#### The data ####
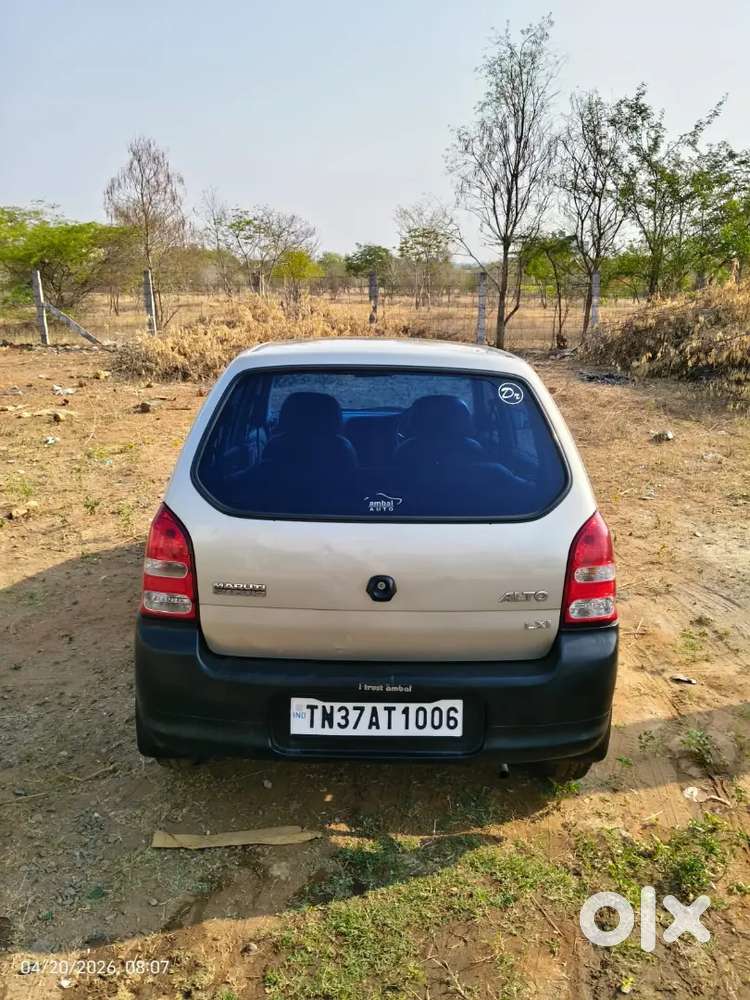 Maruti Suzuki Alto Lxi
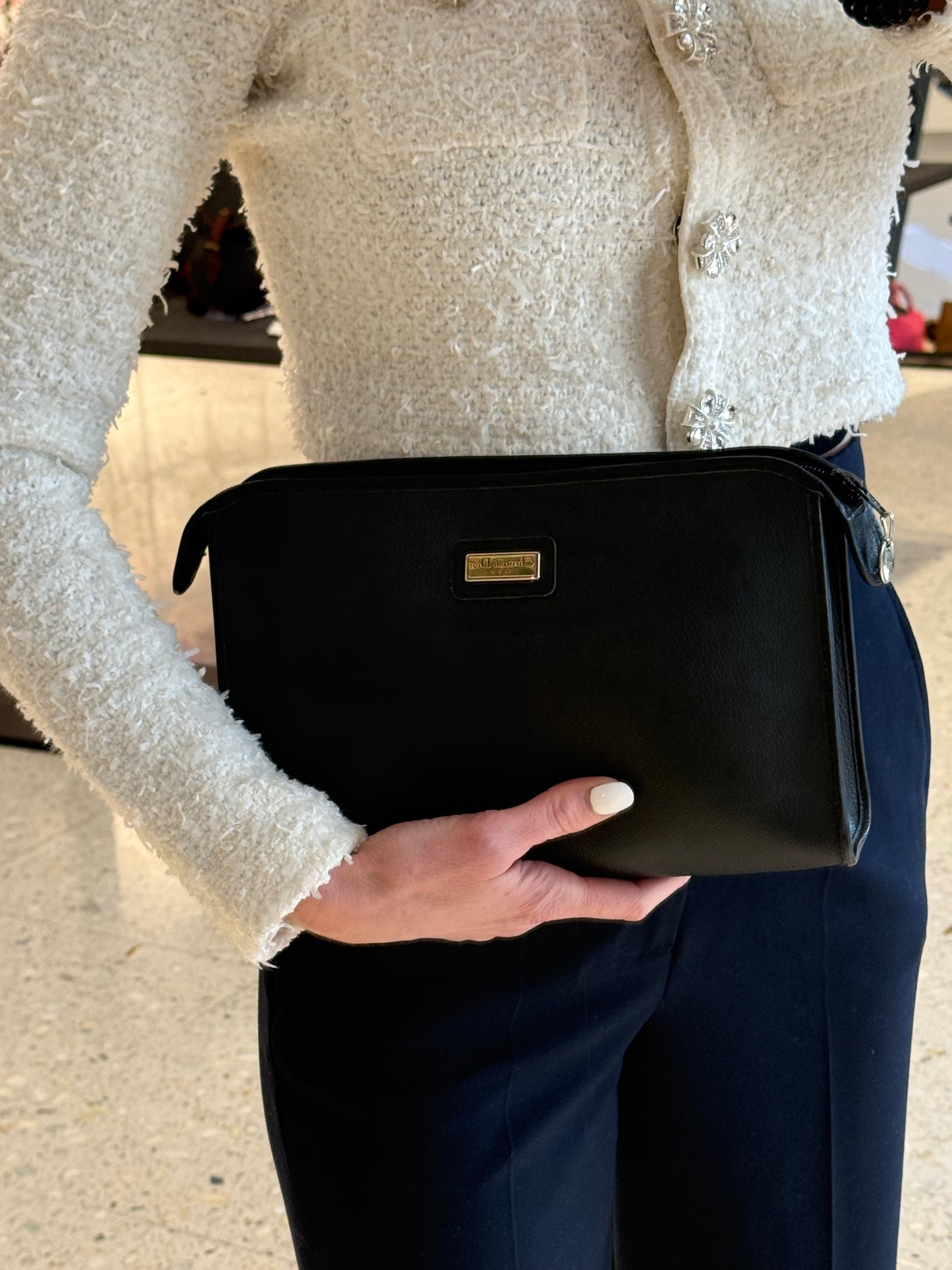 Christian Dior Clutch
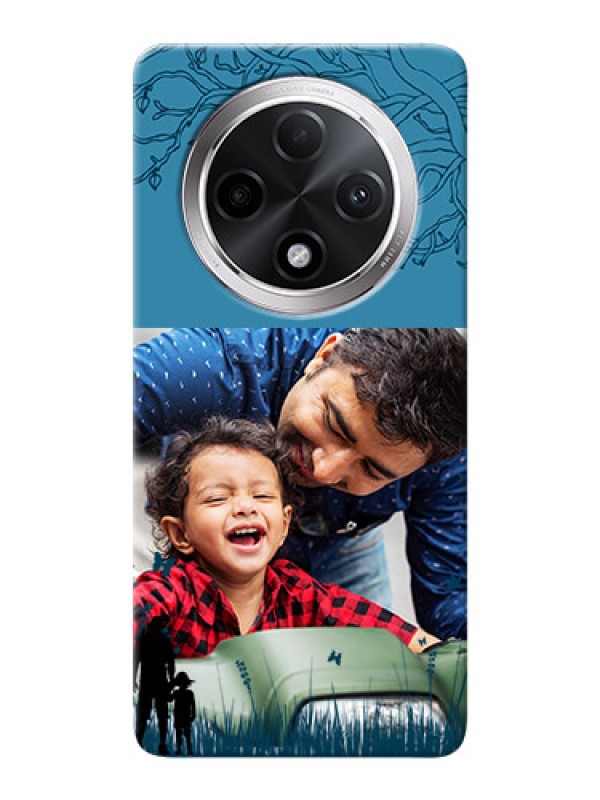 Custom Oppo F27 Pro Plus 5G Personalized Mobile Covers: best dad design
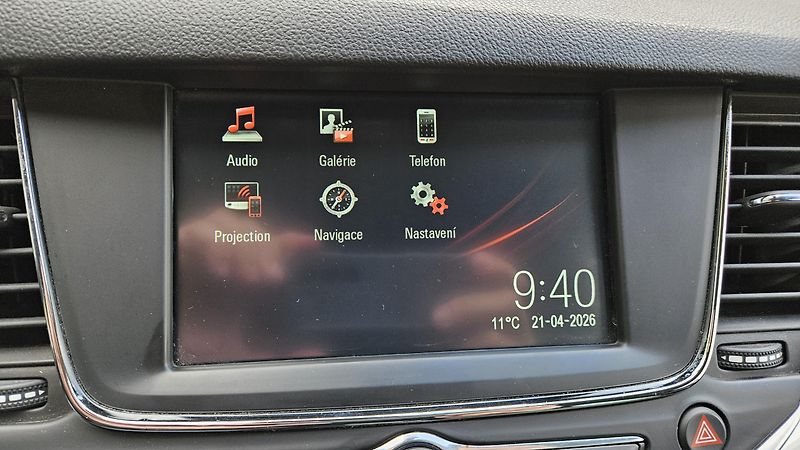 Opel Astra (2021) 1.2i Turbo 81kW  Elegance - fotka 23 z 37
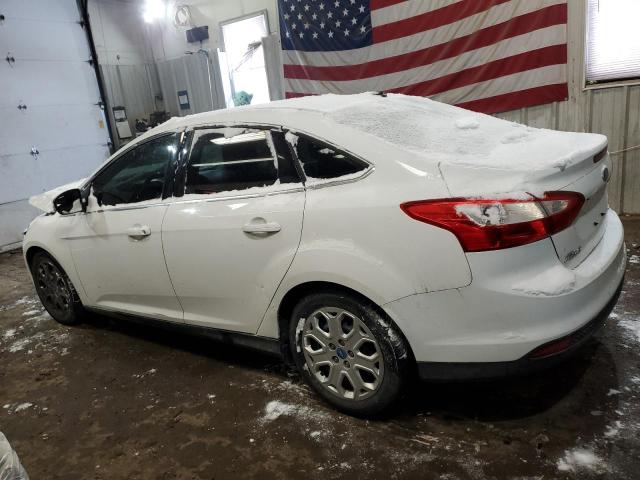 Photo 2 from auction – 2012 FORD FOCUS SEL with VIN 1FAHP3H24CL341030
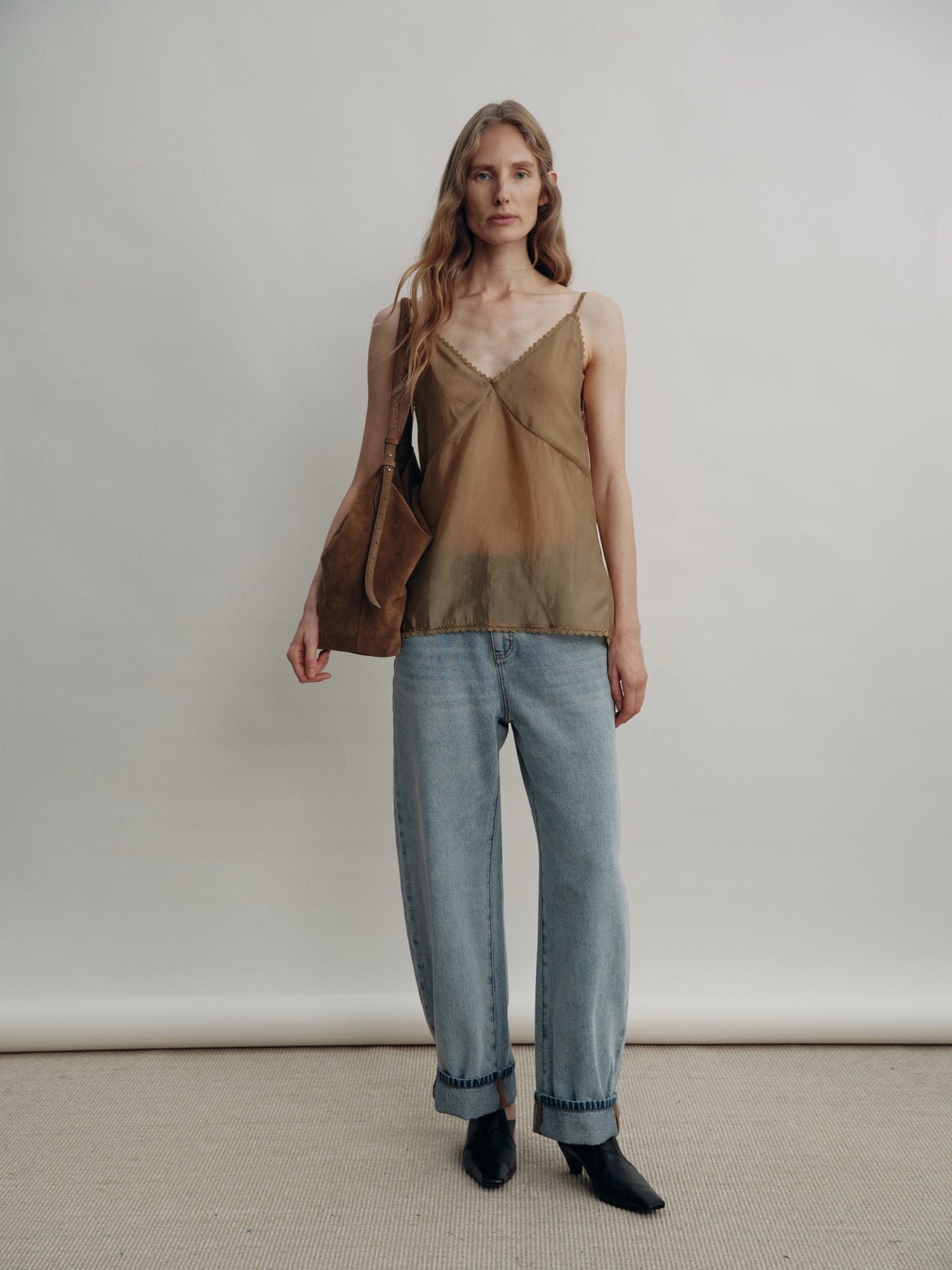 Aster Fold Denim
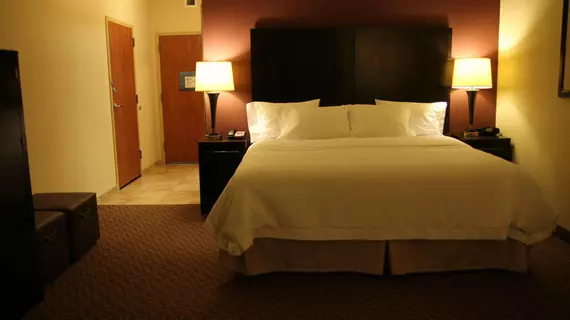 Hampton Inn & Suites Enid | Oklahoma - Enid (ve civarı) - Enid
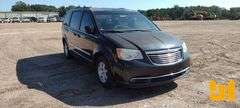 2012 CHRYSLER TOWN AND COUNTRY MINIVAN FWD VIN: 2C4RC1BG2CR187430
####
# Exercise details
Reproduce the lines above verbatim, omitting the pictures.

# Exercise answer
 Maruti Suzuki Alto Lxi
 Christian Dior Clutch
 Custom Oppo F27 Pro Plus 5G Personalized Mobile Covers: best dad design
 Opel Astra (2021) 1.2i Turbo 81kW  Elegance - fotka 23 z 37
 Photo 2 from auction – 2012 FORD FOCUS SEL with VIN 1FAHP3H24CL341030
 Aster Fold Denim
 Hampton Inn & Suites Enid | Oklahoma - Enid (ve civarı) - Enid
 2012 CHRYSLER TOWN AND COUNTRY MINIVAN FWD VIN: 2C4RC1BG2CR187430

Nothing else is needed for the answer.